Days passed. He hid from groups of phagors and other foes. He felt no hunger; the disease had left him without appetite and with an unclouded brain. He found his mind filling with things that Vry had said to him, and Shay Tal and his mother and grandmother; how much was owed to women—and to the snoktruix … things relating to the world as a place to be understood as one world of many, a place in which it was his extraordinary good fortune to be, with the unexpected happening every day, and the breath filling his lungs like a tide. He knew in his bones he was blessed. Worlds inexhaustible lay hived one within the other.
So, lightly stepping, he came to the ford before the Sibornalan settlement known as New Ashkitosh.
New Ashkitosh was in a constant state of excitement.
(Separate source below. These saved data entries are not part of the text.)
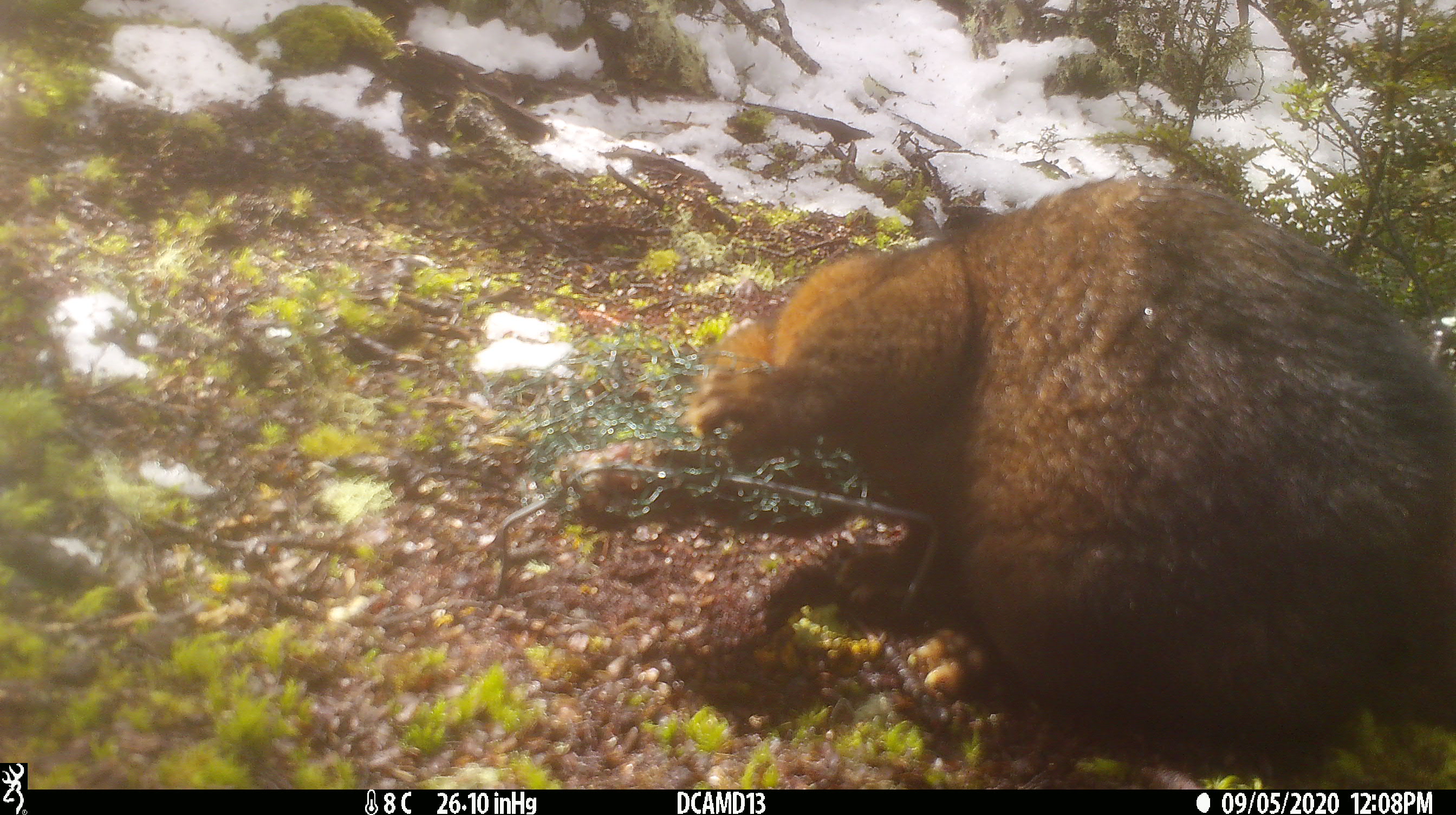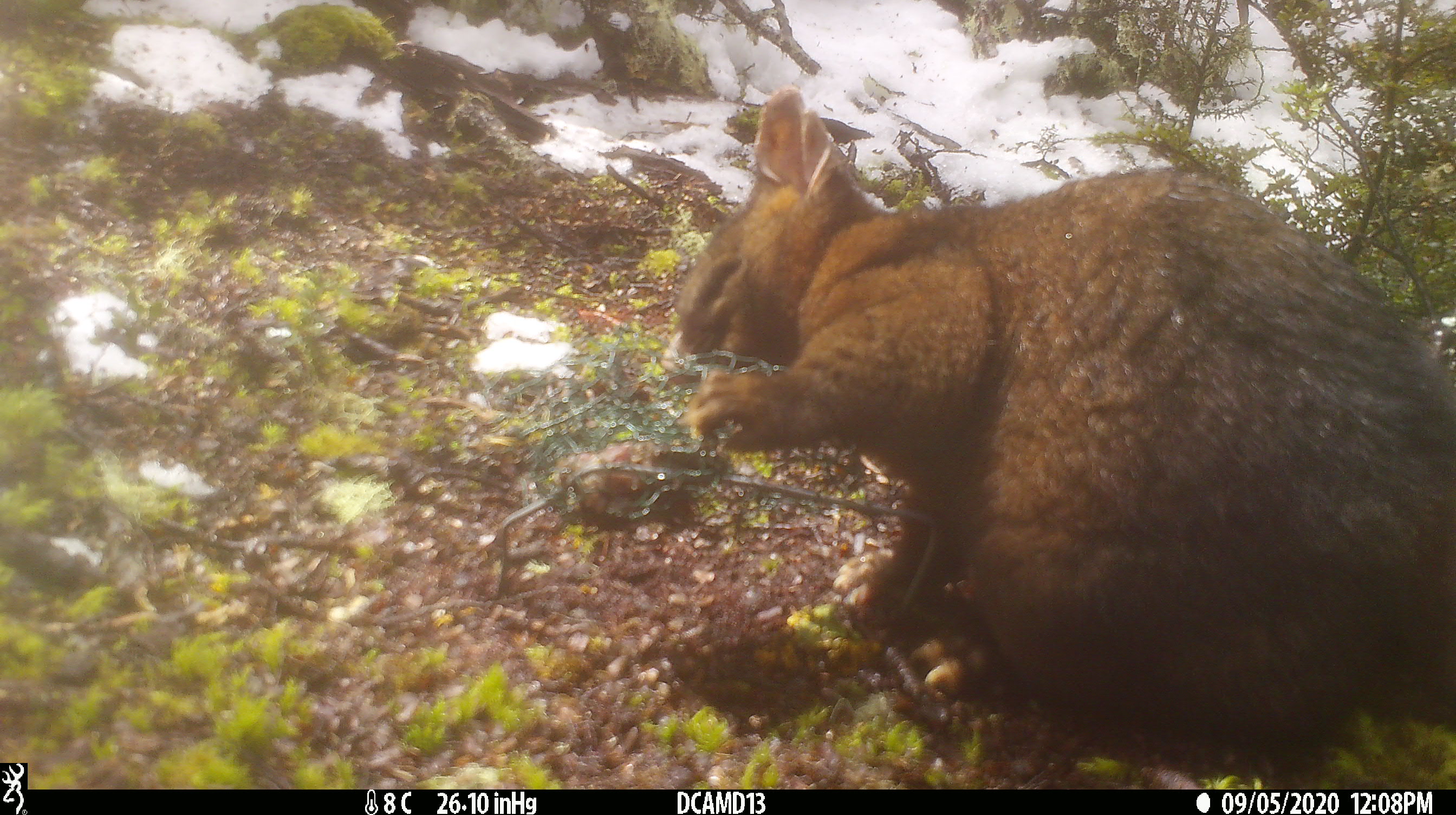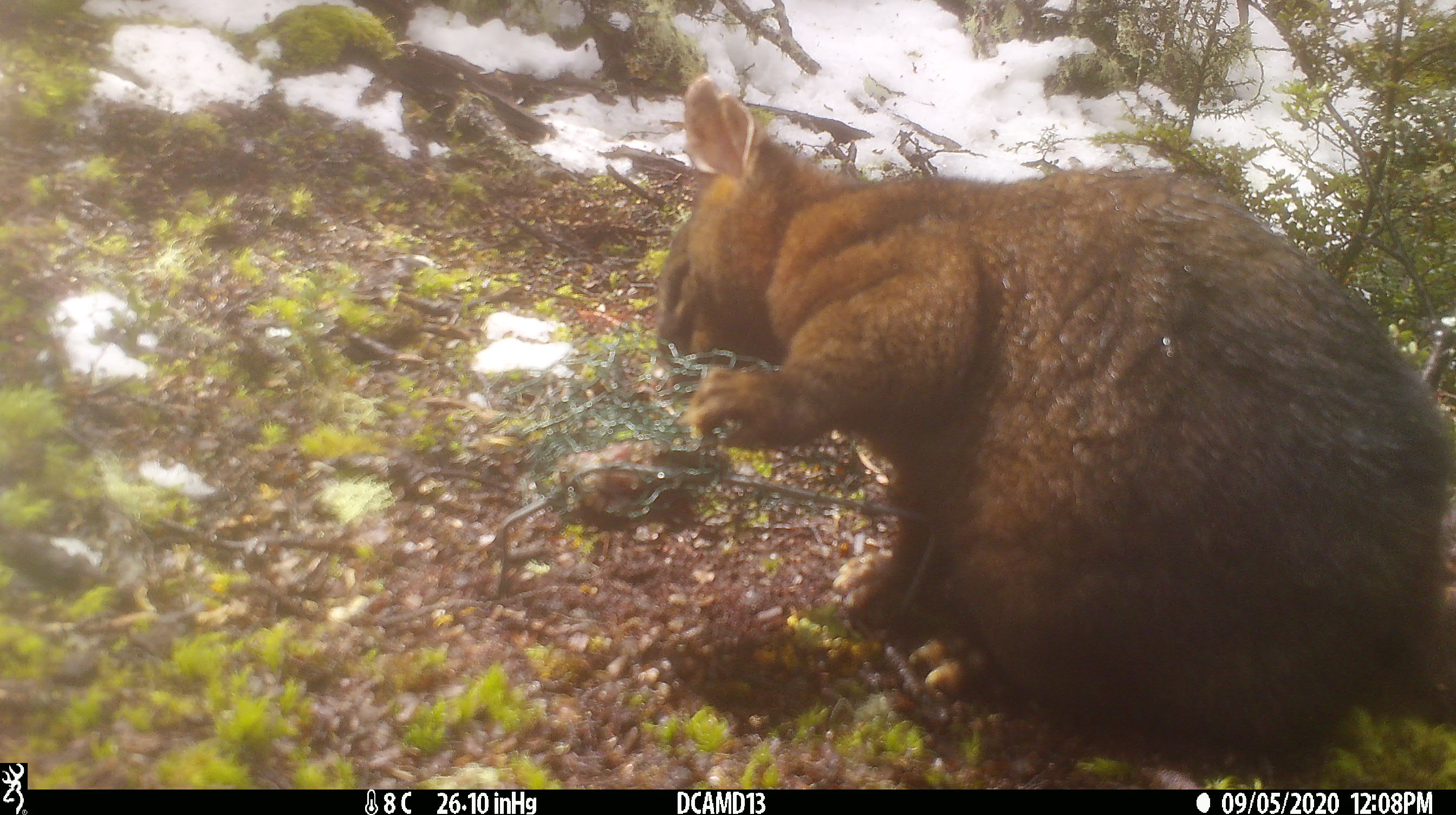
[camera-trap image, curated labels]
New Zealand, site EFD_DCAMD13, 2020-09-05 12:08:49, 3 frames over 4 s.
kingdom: Animalia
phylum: Chordata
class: Mammalia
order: Diprotodontia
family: Phalangeridae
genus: Trichosurus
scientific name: Trichosurus vulpecula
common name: common brushtail possum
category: possum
The colonists liked it that way.
The settlement covered a large area. It was circular, as far as the terrain allowed. Huts and fences were built along the perimeter, interspersed with watchtowers, with farm land inside, divided by paths which radiated from the centre like the spokes of a wheel. In the centre was a cluster of buildings and stores, together with the pens in which captives were contained.
All of these were arranged round the centre-most hub of the settlement, which consisted of a circular church, the Church of Formidable Peace.
Men and women came and went in a businesslike way. No loitering was allowed. There were enemies—Sibornal always had enemies—enemies within and without.
The outside enemy was anyone or anything not of Sibornal. Not that the Sibornalans were hostile; but their religion taught them to be cautious. And in particular to be cautious of anyone from Pannoval, or of the phagorian kind.
Beyond the settlement, scouts ranged, mounted on yelk. They brought news hourly of the progress towards the settlement of scattered bodies of phagors, followed by a veritable army of the ancipitals, descending from the mountains.
The news caused controlled alarm. Everyone was alert. There was no panic. Although the Sibornalan colonists were hostile to the two-horned invaders, and vice versa, they had developed an uneasy alliance which kept conflict to a minimum. Unlike the people of Embruddock, no Sibornalan ever willingly fought a phagor.
Instead, they traded. The colonists were conscious of their vulnerable position, conscious that no retreat to Sibornal was possible—not that they would be at all welcome if they returned, being rebellious and heretical. What they traded was lives, human or semihuman.
The colonists existed on the edge of starvation, even in good times. This colony was vegetarian; every man was a skilled farmer. Their crops thrived. Yet the bulk of their crop went to feeding the mounts they rode. An enormous number of yelk, hoxney, horses, and kaidaws (the latter goodwill gifts from phagors) had to be kept fed in order for the community to survive at all.